Secondly, on debts the US owes to China and Asia. I did not claim that ‘most money owed in the world today is owed to China or other Asian creditors’. My point was that you argued in your book for a debt ‘Jubilee’ that ‘would affect both international debt and consumer debt’. You raised the issue of cancelling international debt, and I do claim that a large chunk of the US international debt is owed to China and other Asian countries. The total of US debt, including that owed to other US citizens/companies, is far bigger than the international, so that any other country’s proportion of that total is bound to be relatively small. But, if we focus on the international debt, the numbers are far from negligible.

The following figures, which I calculate from the US Treasury website, leave out Japan, an imperialist power, in order to focus on the debt to poor Asian countries. Total US Treasury and government agency (including Fannie Mae and Freddie Mac) debt owned by all foreign countries in June 2011 was $5,781bn, of which China (including Hong Kong) owned $1,785bn and the rest of poor Asia another $529bn. The total Asia figure of $2,315bn is 40% of the Treasury and agency debt owned by other countries.

China may not own any student loan debt, but the book did not specify only cancelling this type of debt. China and other poor Asian countries would certainly get hit pretty badly on any broad debt cancellation. The US owns less than $100bn of debt securities in Asian countries outside Japan.

There are many ways to measure debt, and the comments above refer only to official debt securities. They do not include corporate debt, nor equity holdings, nor the assets and liabilities represented by direct investment.
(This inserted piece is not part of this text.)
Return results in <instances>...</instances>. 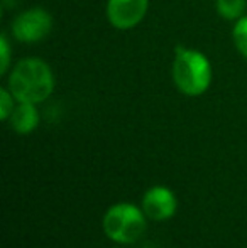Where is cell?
<instances>
[{"instance_id": "obj_1", "label": "cell", "mask_w": 247, "mask_h": 248, "mask_svg": "<svg viewBox=\"0 0 247 248\" xmlns=\"http://www.w3.org/2000/svg\"><path fill=\"white\" fill-rule=\"evenodd\" d=\"M7 88L17 101L41 103L54 92V76L49 64L43 59H20L9 75Z\"/></svg>"}, {"instance_id": "obj_2", "label": "cell", "mask_w": 247, "mask_h": 248, "mask_svg": "<svg viewBox=\"0 0 247 248\" xmlns=\"http://www.w3.org/2000/svg\"><path fill=\"white\" fill-rule=\"evenodd\" d=\"M173 83L186 96H200L210 88L212 64L203 52L178 46L173 61Z\"/></svg>"}, {"instance_id": "obj_3", "label": "cell", "mask_w": 247, "mask_h": 248, "mask_svg": "<svg viewBox=\"0 0 247 248\" xmlns=\"http://www.w3.org/2000/svg\"><path fill=\"white\" fill-rule=\"evenodd\" d=\"M103 233L119 245L135 243L148 228V216L131 202H119L107 209L103 215Z\"/></svg>"}, {"instance_id": "obj_4", "label": "cell", "mask_w": 247, "mask_h": 248, "mask_svg": "<svg viewBox=\"0 0 247 248\" xmlns=\"http://www.w3.org/2000/svg\"><path fill=\"white\" fill-rule=\"evenodd\" d=\"M51 31H53V17L41 7L24 10L12 22V34L19 43H39L49 36Z\"/></svg>"}, {"instance_id": "obj_5", "label": "cell", "mask_w": 247, "mask_h": 248, "mask_svg": "<svg viewBox=\"0 0 247 248\" xmlns=\"http://www.w3.org/2000/svg\"><path fill=\"white\" fill-rule=\"evenodd\" d=\"M149 9V0H107V19L115 29L139 26Z\"/></svg>"}, {"instance_id": "obj_6", "label": "cell", "mask_w": 247, "mask_h": 248, "mask_svg": "<svg viewBox=\"0 0 247 248\" xmlns=\"http://www.w3.org/2000/svg\"><path fill=\"white\" fill-rule=\"evenodd\" d=\"M142 209L152 221H166L173 218L178 209V199L175 193L165 186H154L146 191L142 198Z\"/></svg>"}, {"instance_id": "obj_7", "label": "cell", "mask_w": 247, "mask_h": 248, "mask_svg": "<svg viewBox=\"0 0 247 248\" xmlns=\"http://www.w3.org/2000/svg\"><path fill=\"white\" fill-rule=\"evenodd\" d=\"M9 122L14 130L20 135H27L31 132H34L37 128V125H39V111L36 108V103L17 101Z\"/></svg>"}, {"instance_id": "obj_8", "label": "cell", "mask_w": 247, "mask_h": 248, "mask_svg": "<svg viewBox=\"0 0 247 248\" xmlns=\"http://www.w3.org/2000/svg\"><path fill=\"white\" fill-rule=\"evenodd\" d=\"M247 0H215V9L225 20H239L246 12Z\"/></svg>"}, {"instance_id": "obj_9", "label": "cell", "mask_w": 247, "mask_h": 248, "mask_svg": "<svg viewBox=\"0 0 247 248\" xmlns=\"http://www.w3.org/2000/svg\"><path fill=\"white\" fill-rule=\"evenodd\" d=\"M232 37H234V44L237 51L244 58H247V16H242L239 20H235Z\"/></svg>"}, {"instance_id": "obj_10", "label": "cell", "mask_w": 247, "mask_h": 248, "mask_svg": "<svg viewBox=\"0 0 247 248\" xmlns=\"http://www.w3.org/2000/svg\"><path fill=\"white\" fill-rule=\"evenodd\" d=\"M14 101H17V100L14 98V95L10 93L9 88L0 90V118H2L3 122H9L10 115H12L14 108H16Z\"/></svg>"}, {"instance_id": "obj_11", "label": "cell", "mask_w": 247, "mask_h": 248, "mask_svg": "<svg viewBox=\"0 0 247 248\" xmlns=\"http://www.w3.org/2000/svg\"><path fill=\"white\" fill-rule=\"evenodd\" d=\"M0 46H2V64H0V73L5 75L7 69H9L10 64V49H9V41H7L5 36L0 37Z\"/></svg>"}]
</instances>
If ‘everything’ is included, at least as measured in published statistics, then the data for 2011 show that the US economy has a net debt position with the rest of the world amounting to $4,157bn. In other words, foreign investors own this amount more of all kinds of assets in the US than the US owns in other countries.[3] Nevertheless, because of its privileged imperial position, with the role of the US dollar in particular, it was still able to earn a net revenue on this debt position of $235bn in 2011![4]
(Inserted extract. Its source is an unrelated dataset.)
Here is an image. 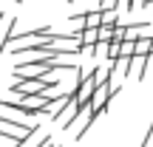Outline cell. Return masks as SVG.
Returning a JSON list of instances; mask_svg holds the SVG:
<instances>
[{"mask_svg": "<svg viewBox=\"0 0 153 147\" xmlns=\"http://www.w3.org/2000/svg\"><path fill=\"white\" fill-rule=\"evenodd\" d=\"M40 127L37 125H17V119H0V133H3V139H9V142H20V139H28L34 136Z\"/></svg>", "mask_w": 153, "mask_h": 147, "instance_id": "6da1fadb", "label": "cell"}, {"mask_svg": "<svg viewBox=\"0 0 153 147\" xmlns=\"http://www.w3.org/2000/svg\"><path fill=\"white\" fill-rule=\"evenodd\" d=\"M114 85H111V82H105V85H99L97 91H94V96H91V105H94V110H97V113H102L105 108H108V102L111 99H114Z\"/></svg>", "mask_w": 153, "mask_h": 147, "instance_id": "7a4b0ae2", "label": "cell"}, {"mask_svg": "<svg viewBox=\"0 0 153 147\" xmlns=\"http://www.w3.org/2000/svg\"><path fill=\"white\" fill-rule=\"evenodd\" d=\"M153 54H136L131 62V74H136V79H145V71H148V62Z\"/></svg>", "mask_w": 153, "mask_h": 147, "instance_id": "3957f363", "label": "cell"}, {"mask_svg": "<svg viewBox=\"0 0 153 147\" xmlns=\"http://www.w3.org/2000/svg\"><path fill=\"white\" fill-rule=\"evenodd\" d=\"M82 45H97L99 43V26H94V28H82Z\"/></svg>", "mask_w": 153, "mask_h": 147, "instance_id": "277c9868", "label": "cell"}, {"mask_svg": "<svg viewBox=\"0 0 153 147\" xmlns=\"http://www.w3.org/2000/svg\"><path fill=\"white\" fill-rule=\"evenodd\" d=\"M136 54H153V40L150 37H139L136 40ZM133 54V57H136Z\"/></svg>", "mask_w": 153, "mask_h": 147, "instance_id": "5b68a950", "label": "cell"}, {"mask_svg": "<svg viewBox=\"0 0 153 147\" xmlns=\"http://www.w3.org/2000/svg\"><path fill=\"white\" fill-rule=\"evenodd\" d=\"M114 28H116V23H102L99 26V40L102 43H111L114 40Z\"/></svg>", "mask_w": 153, "mask_h": 147, "instance_id": "8992f818", "label": "cell"}, {"mask_svg": "<svg viewBox=\"0 0 153 147\" xmlns=\"http://www.w3.org/2000/svg\"><path fill=\"white\" fill-rule=\"evenodd\" d=\"M37 147H54V142H51L48 136H43V139H40V144H37Z\"/></svg>", "mask_w": 153, "mask_h": 147, "instance_id": "52a82bcc", "label": "cell"}, {"mask_svg": "<svg viewBox=\"0 0 153 147\" xmlns=\"http://www.w3.org/2000/svg\"><path fill=\"white\" fill-rule=\"evenodd\" d=\"M54 147H57V144H54Z\"/></svg>", "mask_w": 153, "mask_h": 147, "instance_id": "ba28073f", "label": "cell"}]
</instances>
Tony Norfield, 3 September 2012


Here is a copy of David Graeber’s comments:

Just a couple notes:

I do not actually say that changes in the nature of money are the driving force of history; you just seem to conclude this because I do not provide a theory of the "motor of history" at all, but mainly describe what happened, and since the book is about money and debt, money and debt are what I focus on. However when I do suggest specific you will find, if look carefully, that it's always based in class struggle of some sort or another. Coinage comes about through the rise of professional armies and slave systems. The ban on usury in Islam comes from a shift in class alliances. Etc. Sometimes I note ironic results, such as the disaster that certain forms of debt resistance in the ancient Middle East had on the status of women, or the way that successful popular resistance in Ming China set the stage for the elite counter-offensive in 16-17C Europe. But it's always class struggle ultimately. Skim the book again with that in mind and you'll see it.

The idea that most money owed in the world today is owed to China or other Asian creditors is simply untrue. They just hold a lot of US treasury bonds, which are losing propositions economically anyway. About 74% of the US public for instance, are in debt, and 1 in 7 are currently being pursued by collection agencies, and the amount of student loan debt at all is over a trillion dollars. Close to none of that is owed to China.
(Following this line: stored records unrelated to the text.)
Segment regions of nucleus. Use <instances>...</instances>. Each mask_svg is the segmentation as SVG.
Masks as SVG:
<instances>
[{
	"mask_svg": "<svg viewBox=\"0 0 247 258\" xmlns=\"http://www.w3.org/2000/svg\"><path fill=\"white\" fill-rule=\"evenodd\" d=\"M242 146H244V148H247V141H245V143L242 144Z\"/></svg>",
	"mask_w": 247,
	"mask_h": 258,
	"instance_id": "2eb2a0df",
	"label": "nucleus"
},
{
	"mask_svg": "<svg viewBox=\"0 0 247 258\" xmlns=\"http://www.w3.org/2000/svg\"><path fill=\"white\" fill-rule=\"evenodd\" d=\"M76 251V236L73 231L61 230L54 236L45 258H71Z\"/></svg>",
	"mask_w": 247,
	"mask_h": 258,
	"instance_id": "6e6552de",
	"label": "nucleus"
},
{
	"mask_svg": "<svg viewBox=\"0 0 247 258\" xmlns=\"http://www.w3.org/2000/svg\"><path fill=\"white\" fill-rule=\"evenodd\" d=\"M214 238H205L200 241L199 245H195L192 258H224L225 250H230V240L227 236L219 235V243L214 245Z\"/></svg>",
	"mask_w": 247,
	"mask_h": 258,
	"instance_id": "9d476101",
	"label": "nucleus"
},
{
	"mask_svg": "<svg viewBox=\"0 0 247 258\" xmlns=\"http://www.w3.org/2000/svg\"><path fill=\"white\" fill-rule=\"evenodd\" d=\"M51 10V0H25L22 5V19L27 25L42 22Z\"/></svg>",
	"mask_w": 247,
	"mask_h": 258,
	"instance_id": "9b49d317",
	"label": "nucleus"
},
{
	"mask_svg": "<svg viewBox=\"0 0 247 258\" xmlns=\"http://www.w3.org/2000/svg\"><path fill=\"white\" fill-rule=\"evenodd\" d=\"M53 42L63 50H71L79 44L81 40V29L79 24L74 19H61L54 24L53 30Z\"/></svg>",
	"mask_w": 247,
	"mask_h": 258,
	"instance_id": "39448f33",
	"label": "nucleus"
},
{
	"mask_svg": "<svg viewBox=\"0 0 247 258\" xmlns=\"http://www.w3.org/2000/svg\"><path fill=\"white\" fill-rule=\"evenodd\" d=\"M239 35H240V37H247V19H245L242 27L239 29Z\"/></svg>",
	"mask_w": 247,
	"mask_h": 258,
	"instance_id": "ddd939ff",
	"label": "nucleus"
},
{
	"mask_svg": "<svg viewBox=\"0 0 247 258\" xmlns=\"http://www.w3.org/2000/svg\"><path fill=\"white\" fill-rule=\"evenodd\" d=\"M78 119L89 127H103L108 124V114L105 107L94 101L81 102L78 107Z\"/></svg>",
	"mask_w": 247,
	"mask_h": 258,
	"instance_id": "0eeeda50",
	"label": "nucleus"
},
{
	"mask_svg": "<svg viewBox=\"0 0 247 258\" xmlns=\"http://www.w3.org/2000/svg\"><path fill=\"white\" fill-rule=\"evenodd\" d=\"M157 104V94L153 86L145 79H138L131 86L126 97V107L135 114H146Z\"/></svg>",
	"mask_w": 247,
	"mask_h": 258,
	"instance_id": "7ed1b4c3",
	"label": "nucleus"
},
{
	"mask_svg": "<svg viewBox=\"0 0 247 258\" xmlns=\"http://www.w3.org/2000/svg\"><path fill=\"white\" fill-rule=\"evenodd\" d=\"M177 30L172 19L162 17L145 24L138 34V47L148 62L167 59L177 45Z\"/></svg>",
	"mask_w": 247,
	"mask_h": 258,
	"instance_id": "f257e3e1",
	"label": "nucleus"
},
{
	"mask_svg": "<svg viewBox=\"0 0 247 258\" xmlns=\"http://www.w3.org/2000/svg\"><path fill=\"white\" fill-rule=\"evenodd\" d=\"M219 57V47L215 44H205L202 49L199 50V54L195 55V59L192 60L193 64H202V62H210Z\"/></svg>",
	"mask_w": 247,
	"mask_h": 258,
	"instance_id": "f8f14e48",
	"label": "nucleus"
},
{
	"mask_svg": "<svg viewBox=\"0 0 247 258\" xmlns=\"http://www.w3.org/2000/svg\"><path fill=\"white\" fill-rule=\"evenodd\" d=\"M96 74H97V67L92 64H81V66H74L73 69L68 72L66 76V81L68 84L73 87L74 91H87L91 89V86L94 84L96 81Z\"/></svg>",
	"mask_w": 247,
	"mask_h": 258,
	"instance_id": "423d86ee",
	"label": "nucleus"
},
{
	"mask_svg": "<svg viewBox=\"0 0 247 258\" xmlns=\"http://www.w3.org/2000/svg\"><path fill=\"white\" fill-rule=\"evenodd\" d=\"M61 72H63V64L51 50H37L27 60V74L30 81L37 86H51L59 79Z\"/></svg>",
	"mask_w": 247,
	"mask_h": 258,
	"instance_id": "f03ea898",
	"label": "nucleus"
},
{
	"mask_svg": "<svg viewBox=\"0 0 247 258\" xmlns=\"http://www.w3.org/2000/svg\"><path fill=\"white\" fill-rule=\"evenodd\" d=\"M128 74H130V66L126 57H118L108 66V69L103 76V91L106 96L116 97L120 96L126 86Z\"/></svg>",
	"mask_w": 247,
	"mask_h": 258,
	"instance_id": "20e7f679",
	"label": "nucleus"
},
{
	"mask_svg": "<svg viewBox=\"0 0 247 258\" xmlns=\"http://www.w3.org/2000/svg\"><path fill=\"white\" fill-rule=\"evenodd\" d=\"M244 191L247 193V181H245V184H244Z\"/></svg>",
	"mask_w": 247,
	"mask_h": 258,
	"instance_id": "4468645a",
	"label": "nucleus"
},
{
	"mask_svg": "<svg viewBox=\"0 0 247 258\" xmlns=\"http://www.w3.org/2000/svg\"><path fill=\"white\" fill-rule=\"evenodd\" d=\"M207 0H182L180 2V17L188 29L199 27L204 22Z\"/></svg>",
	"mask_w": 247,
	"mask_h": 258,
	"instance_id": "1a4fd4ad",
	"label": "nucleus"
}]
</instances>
[1] Marx, Letter to Weydemeyer, 5 March 1852.
[2] These topics have been analysed on this blog in various articles, see for example ‘Anti-Bank Populism in the Imperial Heartland’, 5 July 2011.
[3] See US Bureau of Economic Affairs, ‘The International Investment Position of the United States at Yearend 2011’, July 2012.
[4] For further details of how this works, see ‘Dimensions of Dollar Imperialism’ 5 October 2011, on this blog.